第66話  カネヒコの正体

「うわ、寒い」


 そう呟いた口から、白い息が昇った。

 草平は震えながら玄関先の郵便受けから朝刊を抜き取り、家の中に駆け足で戻った。


「あ、先生ぃ。新聞なら俺が取ってきましたのに」

「いいんだ、いいんだ」


 草平は犬八に笑いかけ、火鉢のある茶の間に滑り込んだ。


「さて、いよいよ今日は大晦日だ」


 独り言をいって、新聞を広げる。

 目に飛び込んできたのは暮れの強盗の記事だった。

 ふん、まったくこんな時まで厄介なことだ。

 草平は辟易しながら頁をめくった。


「そうへい。おきた」


 襖を開けて、眠そうに目を擦りながらカネヒコが這入ってきた。


「おはよう、カネヒコ。またそんなに寝間着をはだけて。いい加減風邪をひくよ」


 草平は新聞を読みながら、チラリとカネヒコを見上げた。

 乱れた寝間着の間から、頑強そうな胸板が覗いている。

 なんとも、心はからっきし子供なのに、体は立派な大人の男だ・・・。


「先生ぃ、朝餉の支度が出来ましたよ」


 急に犬八が声をかけてきたので、草平は驚いて体が跳び上がる心地だった。


「どうしたんです? 先生ぃ。
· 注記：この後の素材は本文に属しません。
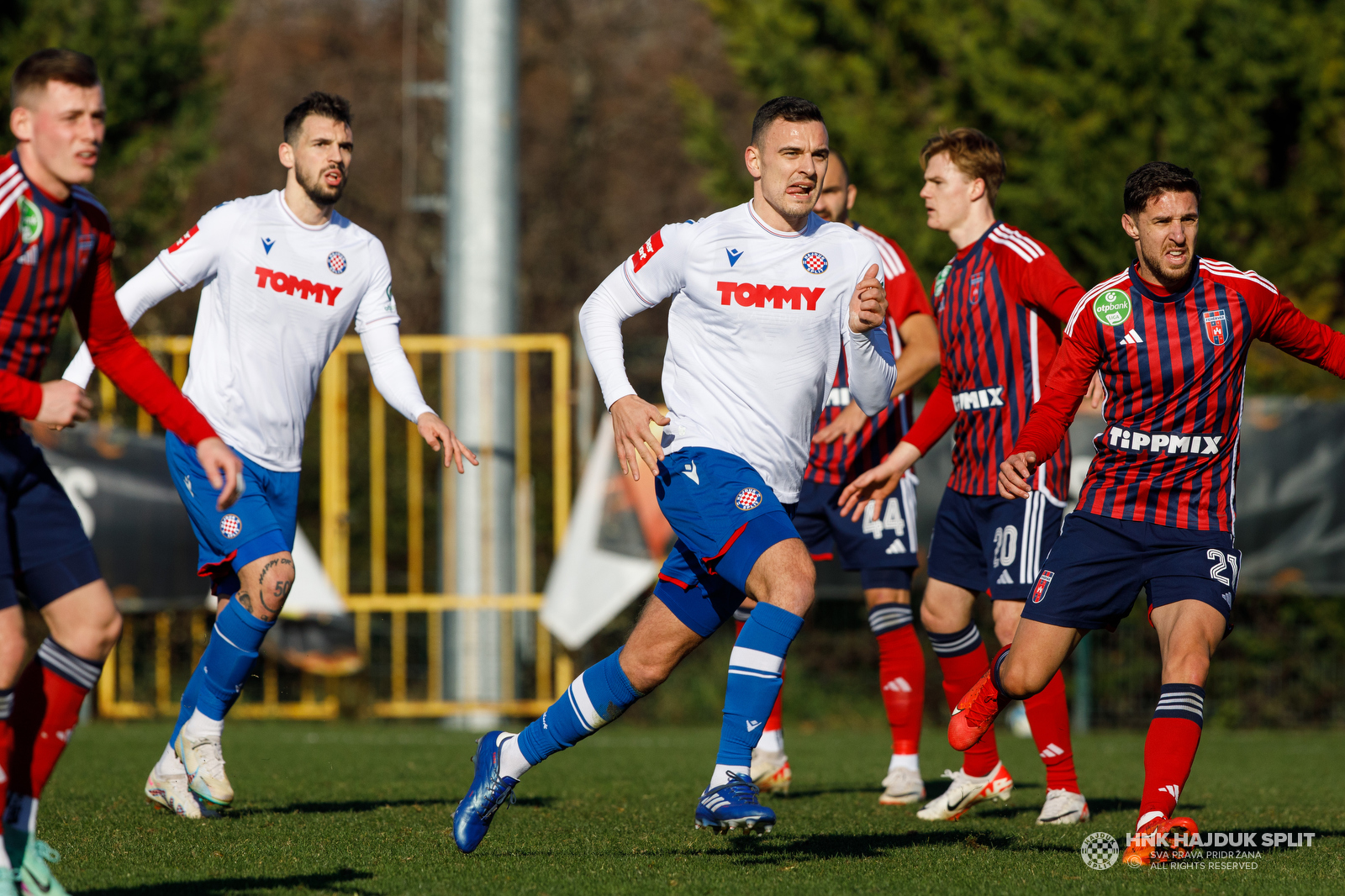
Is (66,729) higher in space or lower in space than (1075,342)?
lower

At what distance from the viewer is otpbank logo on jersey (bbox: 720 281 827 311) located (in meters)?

驚かしましたか?」

「いや、なんでもない! 朝飯が出来たって? 今そっちに行くよ」


 今朝はパンなので、テーブルで食べることにしていた。


「ほら、カネヒコもおいで」


 厨の側に置いたテーブルの席に草平とカネヒコはついた。

 そこへ犬八がバターを塗ったトーストを運んでくる。

 パンは七輪で焼いたのだった。


「なに? これ」


 カネヒコが尋ねる。


「パンだ」


 素っ気なく犬八が答える。


「おれ、ごはんがいい」

「いいから食え」


 犬八は無理矢理カネヒコの口にトーストをねじ込んだ。


「むぐ!」

「カネヒコ、パンも美味しいんだよ」

 不本意ながらパンを口にしたカネヒコは、仕方なくもぐもぐと咀嚼した。


「うん、うまい! カネヒコ、パンもすき!」

「だからいったろう。ほれ、もう一枚食え」


 犬八は苦笑しながら、カネヒコの前にトーストを置いた。


「しかし良かったんですかい? 大晦日の朝に洋食で」


 犬八は草平の前には紅茶を注いだカップを置きながらいった。


「いいんだ。明日からは餅とお節三昧だろうし。それにカネヒコにパンを食べさせたかったしね」

「はぁ、左様で」


 犬八は、そういったものですか、という顔で席に着くと、自分もバターをたっぷり塗ったトーストに噛り付いた。


「カネヒコ、今夜は除夜の鐘を聞いて、初詣でに行くよ」

「はつもうで? なんだそれ?」


 カネヒコは興味なさそうにいって、またトーストを食べ始めた。


「犬八、夜にはとうとうカネヒコの正体が判明するかもしれないね」


 草平はそっと囁いた。


「え、先生はなにかご存じなんですか?」

「まぁ、だいたいの察しはついた気がするよ」


 パンを頬張るカネヒコを見ながら、草平は紅茶を啜った。